### Goal of the exercise:
Revise everything from the line containing "Measured from the" down to the end of the listing, replacing "farthest" with "most distant" and leaving all else unchanged.
** begin **
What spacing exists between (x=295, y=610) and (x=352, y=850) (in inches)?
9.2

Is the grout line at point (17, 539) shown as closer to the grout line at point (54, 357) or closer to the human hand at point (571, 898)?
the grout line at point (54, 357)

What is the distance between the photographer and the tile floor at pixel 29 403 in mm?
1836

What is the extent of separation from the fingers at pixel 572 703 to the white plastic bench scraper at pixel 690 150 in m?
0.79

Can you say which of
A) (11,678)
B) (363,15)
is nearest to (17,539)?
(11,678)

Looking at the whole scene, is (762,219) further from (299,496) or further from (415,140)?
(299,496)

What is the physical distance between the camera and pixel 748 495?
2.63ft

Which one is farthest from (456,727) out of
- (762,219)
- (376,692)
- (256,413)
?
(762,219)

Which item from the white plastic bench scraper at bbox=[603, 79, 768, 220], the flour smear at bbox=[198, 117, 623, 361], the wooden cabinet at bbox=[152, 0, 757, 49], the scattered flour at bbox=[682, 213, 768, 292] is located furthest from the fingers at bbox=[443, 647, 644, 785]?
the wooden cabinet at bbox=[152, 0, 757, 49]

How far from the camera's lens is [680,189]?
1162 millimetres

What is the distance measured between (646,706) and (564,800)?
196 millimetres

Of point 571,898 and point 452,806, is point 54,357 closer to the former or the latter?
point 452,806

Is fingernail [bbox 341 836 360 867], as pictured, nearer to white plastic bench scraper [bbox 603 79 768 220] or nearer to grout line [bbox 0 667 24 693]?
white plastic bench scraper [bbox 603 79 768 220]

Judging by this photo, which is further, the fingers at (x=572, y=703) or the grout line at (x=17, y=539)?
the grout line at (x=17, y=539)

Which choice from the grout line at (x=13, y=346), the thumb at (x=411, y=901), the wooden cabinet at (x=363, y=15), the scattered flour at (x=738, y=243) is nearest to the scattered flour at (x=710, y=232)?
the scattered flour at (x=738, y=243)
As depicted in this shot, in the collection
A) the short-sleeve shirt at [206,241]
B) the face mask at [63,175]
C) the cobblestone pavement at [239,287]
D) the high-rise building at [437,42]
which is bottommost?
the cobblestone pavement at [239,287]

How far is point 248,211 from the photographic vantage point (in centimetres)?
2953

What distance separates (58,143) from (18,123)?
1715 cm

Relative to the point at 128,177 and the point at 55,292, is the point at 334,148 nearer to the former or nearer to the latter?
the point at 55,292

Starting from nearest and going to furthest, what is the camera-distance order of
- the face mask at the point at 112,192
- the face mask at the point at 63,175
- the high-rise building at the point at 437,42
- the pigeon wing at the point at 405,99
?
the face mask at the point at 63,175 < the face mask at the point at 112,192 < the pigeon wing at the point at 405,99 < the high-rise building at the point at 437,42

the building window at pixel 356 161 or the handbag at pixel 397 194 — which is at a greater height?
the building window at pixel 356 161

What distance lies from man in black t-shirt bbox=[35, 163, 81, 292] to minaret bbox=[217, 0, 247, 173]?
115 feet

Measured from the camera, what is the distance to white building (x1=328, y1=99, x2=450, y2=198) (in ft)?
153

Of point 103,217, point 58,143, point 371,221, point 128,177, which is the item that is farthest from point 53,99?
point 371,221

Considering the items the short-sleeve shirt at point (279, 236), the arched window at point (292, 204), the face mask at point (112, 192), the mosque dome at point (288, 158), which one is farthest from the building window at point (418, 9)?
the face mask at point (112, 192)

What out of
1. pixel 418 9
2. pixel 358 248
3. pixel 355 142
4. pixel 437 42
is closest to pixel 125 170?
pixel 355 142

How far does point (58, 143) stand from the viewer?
** end **
### Response below:
Measured from the camera, what is the distance to white building (x1=328, y1=99, x2=450, y2=198) (in ft)?
153

Of point 103,217, point 58,143, point 371,221, point 128,177, which is the item that is most distant from point 53,99?
point 371,221

Considering the items the short-sleeve shirt at point (279, 236), the arched window at point (292, 204), the face mask at point (112, 192), the mosque dome at point (288, 158), which one is most distant from the building window at point (418, 9)?
the face mask at point (112, 192)

What out of
1. pixel 418 9
2. pixel 358 248
3. pixel 355 142
4. pixel 437 42
is closest to pixel 125 170?
pixel 355 142

How far does point (58, 143) stand from the viewer?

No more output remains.